Removal pathways of surface nitrogen in a steady-state NO + CO reaction on Pd(110) and Rh(110): Angular and velocity distribution studies
Rzeznicka, Izabela I.,Ma, Yunsheng,Cao, Gengyu,Matsushima, Tatsuo
, p. 14232 - 14243 (2004)
Knowledge of the relation of N2 and N2O formation is requisite for improving environmental catalysts. The angular and velocity distributions of desorbing products N2 and CO2 were investigated in a steady-state NO + CO reaction on Pd(110) and Rh(110) by cross-correlation time-of-flight methods.

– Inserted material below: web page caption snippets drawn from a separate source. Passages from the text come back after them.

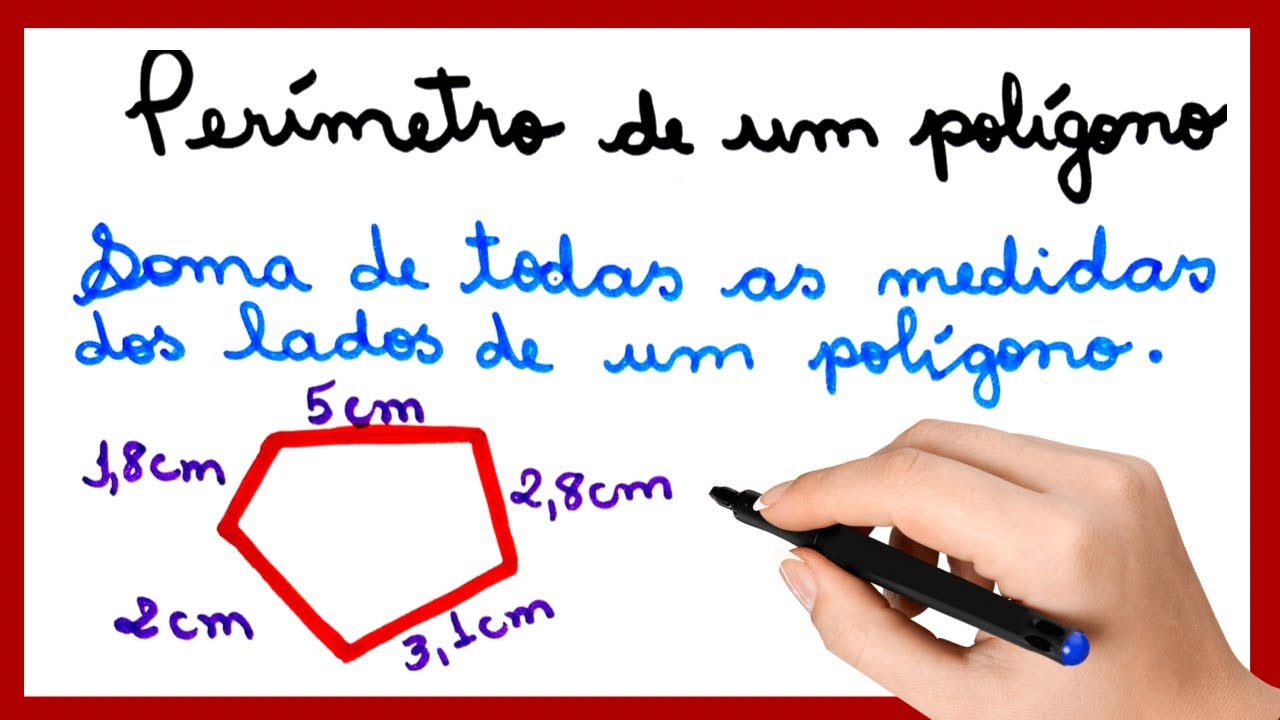 PER&Iacute;METRO DE UM POL&Iacute;GONO!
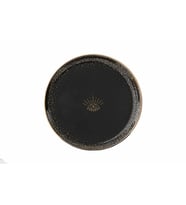 Porland Night Magic Desen2 Düz Tabak 20cm (Karışık)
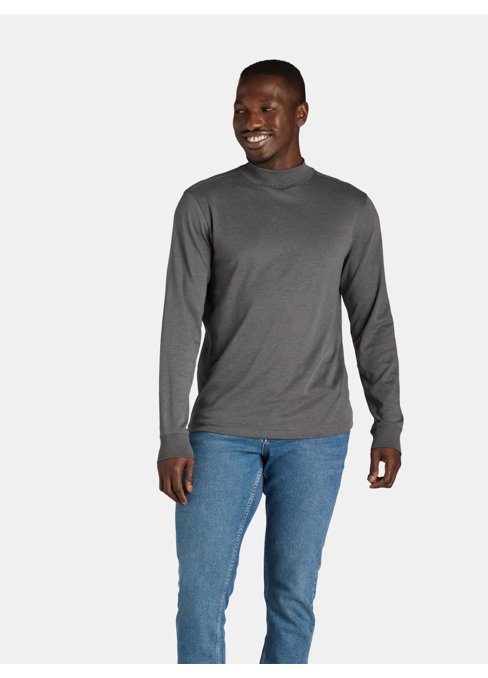 George Men’s & Big Men’s V-Neck Short Sleeve Tee, Sizes S-3XL - Walmart.com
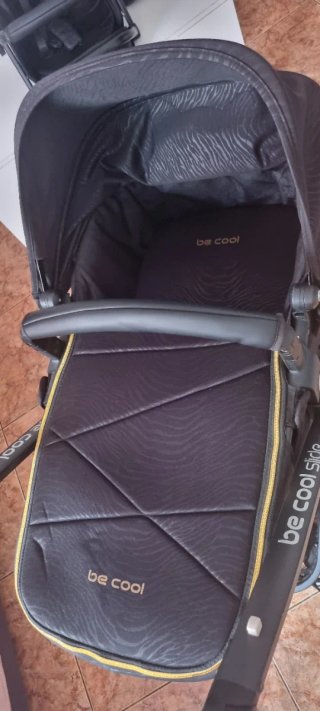 Carro de bebé 3 piezas BeCool Edición Limitada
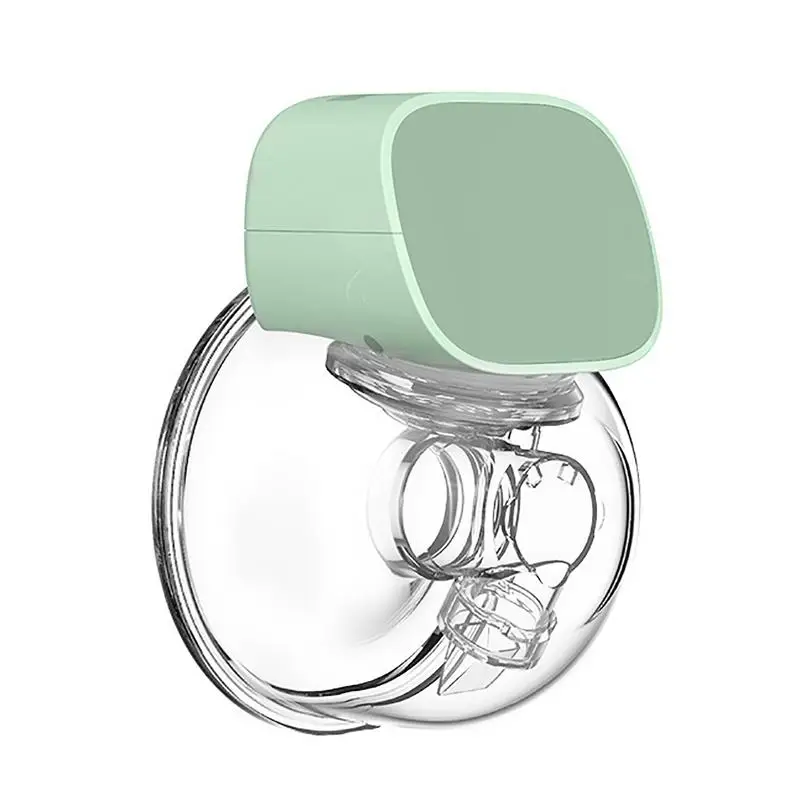 

Wearable Breast Pump Wearable Breast Pump With Low Noise Hands Free Breast Pumps With LCD Display Rechargeable Milk Extractor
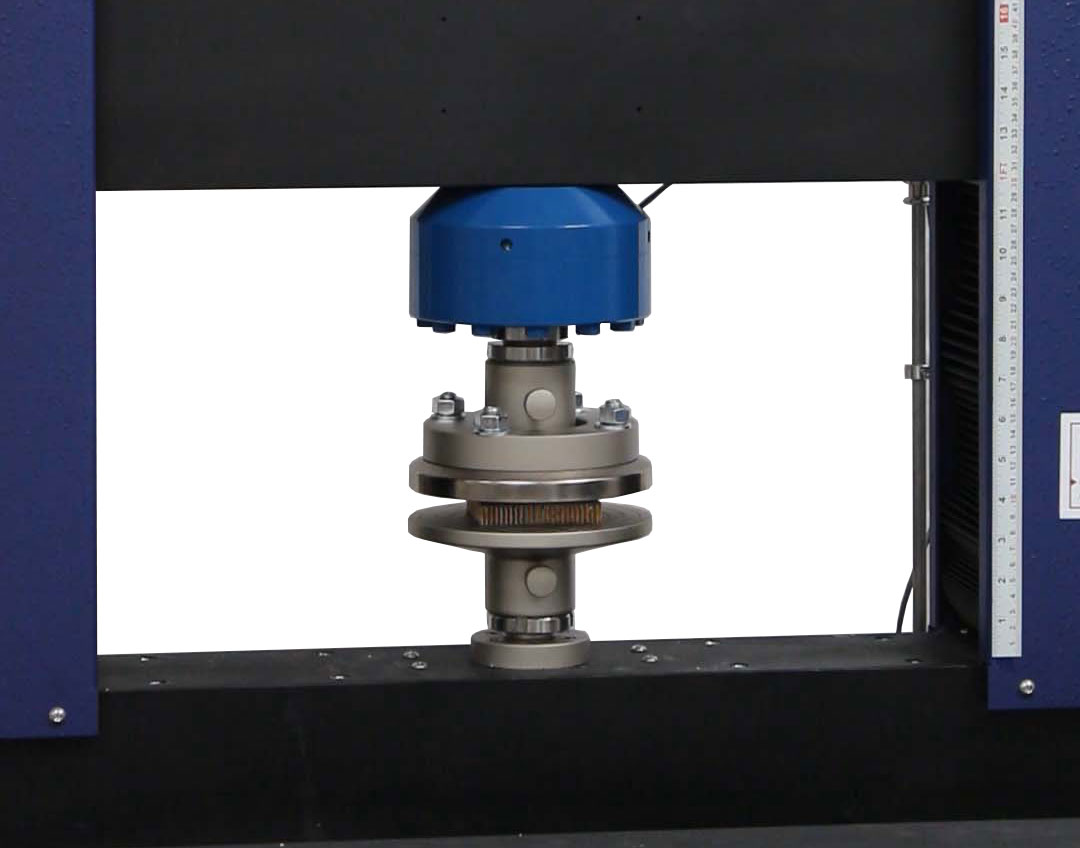 eXpert 2654 with compression testing platens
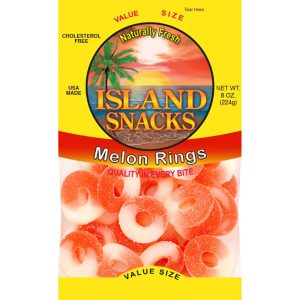 ISLAND SNACK Melon Rings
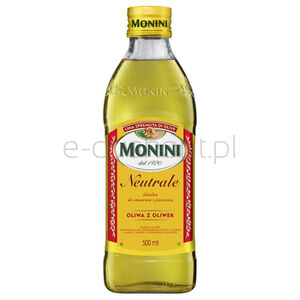 Monini Oliwa Z Oliwek Neutrale 500 Ml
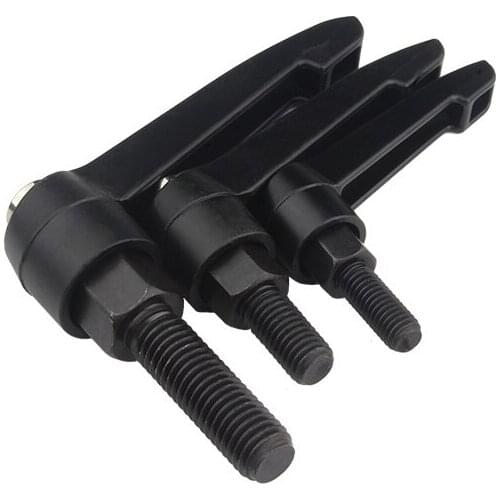 7-shaped handle, seven-shaped adjustable positioning handle screw, L-shaped handle screw, external thread M6M8M10M12M16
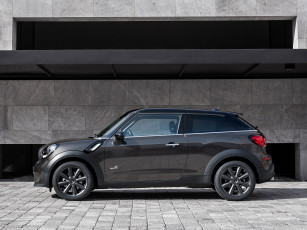 Картинка автомобили mini all4 r61 2014г темный paceman cooper s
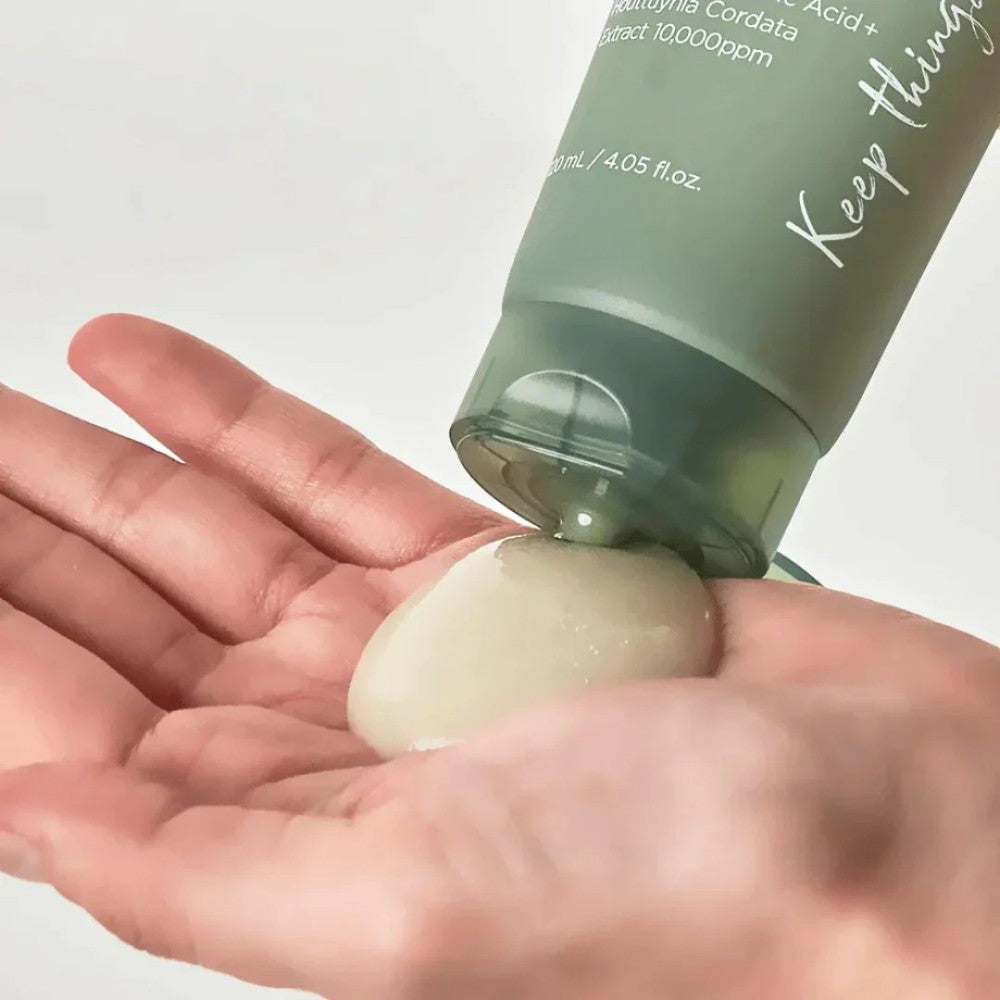 Heartleaf Quercetinol Pore Deep Cleansing Foam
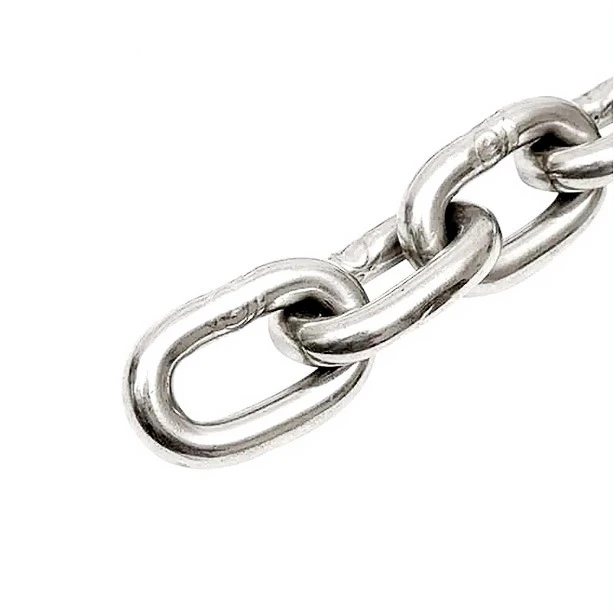Carburized G80 9*27mm Steel Load Chain For Lifting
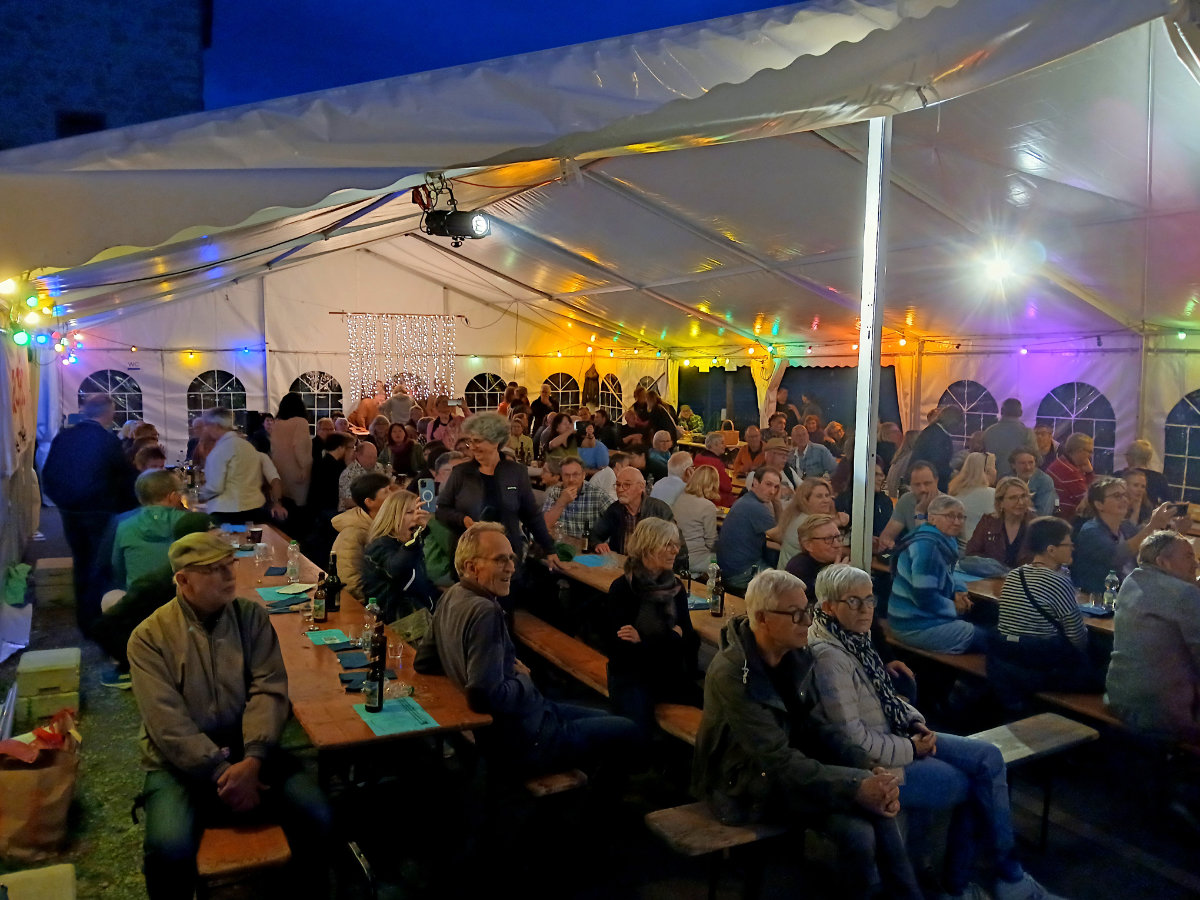 Rock bim Schloss 2024: Publikum.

On Pd(110), N2 desorption was split into two inclined components collimating at ± 40° in the plane along the [001] direction. The inclined N2 formation originated from the N2O intermediate. At low temperatures, the pathway through the N2O intermediate prevailed, and, above 720 K, the associative nitrogen desorption started to dominate. N2 desorption on Rh(110) was sharply collimated along the surface normal in a wide temperature region, indicating that N(a) was mostly removed through the associative process. On both surfaces, the translational temperature of desorbing N2 was very high, reaching about 2500-3500 K. On the other hand, CO2 desorption always collimated along the surface normal on both surfaces with the translational temperature at 1600-2000 K.